Common Breastfeeding Concerns

Some new mothers experience setbacks in the breastfeeding process. Outlined below are several common issues related to breastfeeding and ideas on how to alleviate or eliminate the problem.

Sore Nipples

Sore nipples may have a number of causes including: improper attachment or detachment, nursing in one position too frequently, and/or engorgement.

Treatment for sore nipples

  • Review Basic Breast Care
  • Check your baby’s mouth at breast, making sure that as much of the areola as possible is in the baby’s mouth. Make sure the baby’s tongue is under the nipple. If you need to reattach, remove the baby from your breast by inserting your finger between the baby’s gums to break the suction.
  • Change feeding position for each feeding, pointing the baby’s chin away from the sore spot.
  • Begin breastfeeding with the least sore breast. This allows the milk to letdown. Also, babies usually do not nurse as long on the second breast.
  • If engorged, perform manual expression or use a good quality breast pump to express enough milk to soften the breast and allow the baby to latch on correctly.
  • Use saline soaks after each feeding (¼ tsp. salt in eight ounces warm water). Soak for 2 minutes.
  • If using purified lanolin, warm a scant amount between your fingers before applying.
  • If nipples have visible damage use a hydrogel to promote healing.
  • Ask your doctor for pain medications.
  • Call your lactation consultant for additional suggestions.

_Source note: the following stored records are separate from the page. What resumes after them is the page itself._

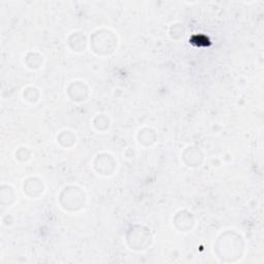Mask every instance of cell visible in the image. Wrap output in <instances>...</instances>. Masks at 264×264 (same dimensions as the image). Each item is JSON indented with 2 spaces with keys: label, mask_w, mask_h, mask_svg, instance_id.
<instances>
[{
  "label": "cell",
  "mask_w": 264,
  "mask_h": 264,
  "mask_svg": "<svg viewBox=\"0 0 264 264\" xmlns=\"http://www.w3.org/2000/svg\"><path fill=\"white\" fill-rule=\"evenodd\" d=\"M196 37V40H191V42L196 41V44L197 46H201V44H204V46H207L209 44V39L204 36H194Z\"/></svg>",
  "instance_id": "cell-1"
}]
</instances>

happy baby crawlingBreast engorgement is characterized by a hard, tight feeling in your breasts. Breasts are also warm and tender to the touch and you may experience a mild headache and/or a low-grade temperature. Engorgement is due to the swelling of your breast tissue, increased lymph and blood supply, stretching of the transporting structures, and the presence of the milk itself. Engorgement usually occurs 3 – 5 days after delivery (when the milk “comes in”) and lasts between 24 and 72 hours.

Treatment for Engorgement

  • Take a hot bath, a warm shower, or use warm compresses on breasts for 10 minutes, followed by manual massage before each nursing session. Do not allow shower water to pulsate on nipples.
  • Massage breasts and express enough milk before nursing to soften the areola. This will make it easier for your baby to attach correctly to the breast.
  • Nurse more frequently (every 2 – 2 ½ hours or sooner).
  • Massage breast in circular motions down toward the nipple as the baby nurses.
  • Apply ice compresses for 10-15 minutes after nursing to reduce swelling and provide comfort.
  • Wear a good nursing bra both day and night.
  • Be sure to continue treatment for 12 – 24 hours after your symptoms disappear.

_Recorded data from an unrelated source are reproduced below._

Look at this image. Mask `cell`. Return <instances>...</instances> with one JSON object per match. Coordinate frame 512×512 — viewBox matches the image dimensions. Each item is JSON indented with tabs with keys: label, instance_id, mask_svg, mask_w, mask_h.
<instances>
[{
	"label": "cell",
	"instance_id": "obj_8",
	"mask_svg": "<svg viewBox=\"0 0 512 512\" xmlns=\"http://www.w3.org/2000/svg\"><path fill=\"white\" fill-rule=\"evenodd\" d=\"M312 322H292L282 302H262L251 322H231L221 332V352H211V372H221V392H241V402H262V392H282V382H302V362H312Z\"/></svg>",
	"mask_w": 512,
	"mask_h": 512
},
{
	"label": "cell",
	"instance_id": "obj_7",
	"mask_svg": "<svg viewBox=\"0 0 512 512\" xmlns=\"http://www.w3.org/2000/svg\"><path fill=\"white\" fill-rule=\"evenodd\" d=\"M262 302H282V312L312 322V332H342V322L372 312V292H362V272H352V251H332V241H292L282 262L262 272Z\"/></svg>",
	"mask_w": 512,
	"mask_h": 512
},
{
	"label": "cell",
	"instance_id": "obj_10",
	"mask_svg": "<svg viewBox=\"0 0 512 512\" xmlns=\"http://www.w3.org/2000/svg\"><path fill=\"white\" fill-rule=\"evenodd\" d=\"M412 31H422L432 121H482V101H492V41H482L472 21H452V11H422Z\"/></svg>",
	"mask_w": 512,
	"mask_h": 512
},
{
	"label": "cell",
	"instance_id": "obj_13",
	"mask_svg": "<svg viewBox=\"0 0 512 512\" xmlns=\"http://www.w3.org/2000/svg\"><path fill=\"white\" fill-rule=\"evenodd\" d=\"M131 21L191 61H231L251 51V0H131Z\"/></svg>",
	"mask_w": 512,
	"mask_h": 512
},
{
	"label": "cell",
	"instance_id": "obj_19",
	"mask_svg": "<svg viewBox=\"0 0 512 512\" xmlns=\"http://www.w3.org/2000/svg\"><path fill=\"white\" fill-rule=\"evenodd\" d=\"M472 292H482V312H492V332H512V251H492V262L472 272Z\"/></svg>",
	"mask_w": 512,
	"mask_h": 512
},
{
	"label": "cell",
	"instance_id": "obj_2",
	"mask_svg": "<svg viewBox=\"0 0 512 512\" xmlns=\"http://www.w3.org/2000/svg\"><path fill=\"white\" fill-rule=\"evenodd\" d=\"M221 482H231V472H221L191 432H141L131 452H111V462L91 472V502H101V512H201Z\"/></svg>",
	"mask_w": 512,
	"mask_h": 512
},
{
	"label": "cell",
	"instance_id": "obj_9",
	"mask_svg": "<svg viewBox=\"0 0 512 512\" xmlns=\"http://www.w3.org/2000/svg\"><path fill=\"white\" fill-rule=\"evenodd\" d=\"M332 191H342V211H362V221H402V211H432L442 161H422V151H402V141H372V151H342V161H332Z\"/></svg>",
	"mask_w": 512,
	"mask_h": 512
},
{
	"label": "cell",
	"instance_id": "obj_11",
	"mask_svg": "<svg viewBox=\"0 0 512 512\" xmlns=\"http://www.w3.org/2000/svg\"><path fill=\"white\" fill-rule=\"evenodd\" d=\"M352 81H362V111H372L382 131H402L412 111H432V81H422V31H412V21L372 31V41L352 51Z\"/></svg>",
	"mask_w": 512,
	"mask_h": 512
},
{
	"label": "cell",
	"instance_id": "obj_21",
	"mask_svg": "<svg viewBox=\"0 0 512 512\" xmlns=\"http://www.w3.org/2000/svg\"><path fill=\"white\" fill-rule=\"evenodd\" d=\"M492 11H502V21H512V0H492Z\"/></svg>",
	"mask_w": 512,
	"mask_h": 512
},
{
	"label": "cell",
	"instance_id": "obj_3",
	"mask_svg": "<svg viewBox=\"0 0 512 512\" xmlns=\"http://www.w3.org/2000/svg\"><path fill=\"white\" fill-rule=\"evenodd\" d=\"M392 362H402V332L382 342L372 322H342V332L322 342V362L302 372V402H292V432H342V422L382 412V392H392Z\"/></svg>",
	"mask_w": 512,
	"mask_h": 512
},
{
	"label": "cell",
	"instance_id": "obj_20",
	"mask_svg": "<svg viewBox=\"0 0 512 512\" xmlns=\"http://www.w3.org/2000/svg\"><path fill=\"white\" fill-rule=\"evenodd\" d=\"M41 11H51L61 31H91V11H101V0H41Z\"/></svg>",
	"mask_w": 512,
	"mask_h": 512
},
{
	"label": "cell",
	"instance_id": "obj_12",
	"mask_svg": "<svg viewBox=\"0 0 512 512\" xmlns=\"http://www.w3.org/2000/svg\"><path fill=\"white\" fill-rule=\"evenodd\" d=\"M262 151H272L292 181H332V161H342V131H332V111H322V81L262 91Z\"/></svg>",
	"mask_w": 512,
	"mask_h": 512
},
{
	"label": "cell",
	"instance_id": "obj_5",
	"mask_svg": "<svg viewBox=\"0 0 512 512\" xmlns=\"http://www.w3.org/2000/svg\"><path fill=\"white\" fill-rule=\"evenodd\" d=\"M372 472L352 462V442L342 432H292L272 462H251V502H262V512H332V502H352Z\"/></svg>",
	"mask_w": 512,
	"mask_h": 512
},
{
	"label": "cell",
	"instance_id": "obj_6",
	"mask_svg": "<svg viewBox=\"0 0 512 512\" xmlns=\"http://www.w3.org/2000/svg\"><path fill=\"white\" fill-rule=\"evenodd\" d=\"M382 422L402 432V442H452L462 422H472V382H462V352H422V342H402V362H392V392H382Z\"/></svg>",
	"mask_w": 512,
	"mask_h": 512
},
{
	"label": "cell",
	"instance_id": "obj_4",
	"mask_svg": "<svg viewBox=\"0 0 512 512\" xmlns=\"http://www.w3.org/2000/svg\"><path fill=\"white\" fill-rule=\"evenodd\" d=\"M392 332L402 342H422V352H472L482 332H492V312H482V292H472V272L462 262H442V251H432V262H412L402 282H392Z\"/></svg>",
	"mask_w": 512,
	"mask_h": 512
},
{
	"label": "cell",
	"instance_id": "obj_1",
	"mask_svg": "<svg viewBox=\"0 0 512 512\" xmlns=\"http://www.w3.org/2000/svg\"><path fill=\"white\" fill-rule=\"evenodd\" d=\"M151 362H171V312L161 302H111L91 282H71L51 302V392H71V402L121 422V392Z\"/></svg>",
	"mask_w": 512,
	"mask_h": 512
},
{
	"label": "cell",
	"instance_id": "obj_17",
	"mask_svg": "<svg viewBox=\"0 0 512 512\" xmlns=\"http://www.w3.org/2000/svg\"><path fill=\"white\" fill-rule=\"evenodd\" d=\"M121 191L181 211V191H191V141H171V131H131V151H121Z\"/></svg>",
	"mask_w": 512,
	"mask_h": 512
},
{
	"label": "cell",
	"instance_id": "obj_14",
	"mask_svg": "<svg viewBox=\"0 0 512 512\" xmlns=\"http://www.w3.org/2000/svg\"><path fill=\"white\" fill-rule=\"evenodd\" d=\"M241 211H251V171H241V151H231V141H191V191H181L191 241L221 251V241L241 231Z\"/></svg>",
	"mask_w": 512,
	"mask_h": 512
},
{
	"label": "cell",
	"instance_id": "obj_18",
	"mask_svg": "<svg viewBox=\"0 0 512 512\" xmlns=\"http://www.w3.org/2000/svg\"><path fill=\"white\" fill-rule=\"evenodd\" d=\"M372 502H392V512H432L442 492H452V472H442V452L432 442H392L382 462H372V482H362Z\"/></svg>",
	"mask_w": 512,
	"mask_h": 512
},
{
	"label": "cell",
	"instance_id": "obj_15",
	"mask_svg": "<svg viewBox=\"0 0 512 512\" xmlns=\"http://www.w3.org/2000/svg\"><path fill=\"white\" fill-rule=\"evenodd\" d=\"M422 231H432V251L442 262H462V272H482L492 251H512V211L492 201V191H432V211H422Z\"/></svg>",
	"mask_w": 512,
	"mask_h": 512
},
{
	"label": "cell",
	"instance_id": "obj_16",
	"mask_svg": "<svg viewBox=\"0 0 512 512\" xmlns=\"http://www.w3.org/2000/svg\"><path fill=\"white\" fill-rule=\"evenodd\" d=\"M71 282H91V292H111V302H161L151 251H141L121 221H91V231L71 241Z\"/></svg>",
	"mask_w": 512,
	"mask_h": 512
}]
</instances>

If above tips do not provide relief within 24 hours, call your lactation consultant for additional assistance.
If your baby does not nurse well enough to provide engorgement relief, express or pump enough milk to reach a point of comfort.

Inverted Nipples

Inverted nipples can sometimes make correct attachment a little more difficult, but there are ways to help this.

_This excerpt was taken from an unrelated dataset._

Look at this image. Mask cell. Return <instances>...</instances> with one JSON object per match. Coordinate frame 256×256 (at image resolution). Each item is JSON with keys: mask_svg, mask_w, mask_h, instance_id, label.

Treatment for inverted nipples

  • Roll and stretch the nipple throughout the day – tugging the nipple out and rolling it to the right or left several times a day.
  • Wear dry breast shells in a bra between feedings to help pull out the nipple.
  • Manual or electric pumps can be used to evert (pull out) the inverted nipple.
  • As a last resort, use a nipple shield. Be sure to consult with a lactation consultant about using a nipple shield.
  • Nipple shields should only be used for the first few minutes of feeding to draw the nipple out. Once the nipple is everted, remove the nipple shield and place the baby on the breast. CAUTION: With continued use, nipple shields may decrease the milk supply and additional pumping is necessary to maintain supply. Another concern may be baby’s weight gain. Weekly weight checks for the first 3 – 4 weeks of nipple shield usage are recommended.
  • Some babies may need use of a nipple shield for a short period of time, while others may need it longer. As you begin to wean from the nipple shield, contact a lactation consultant for tips on weaning.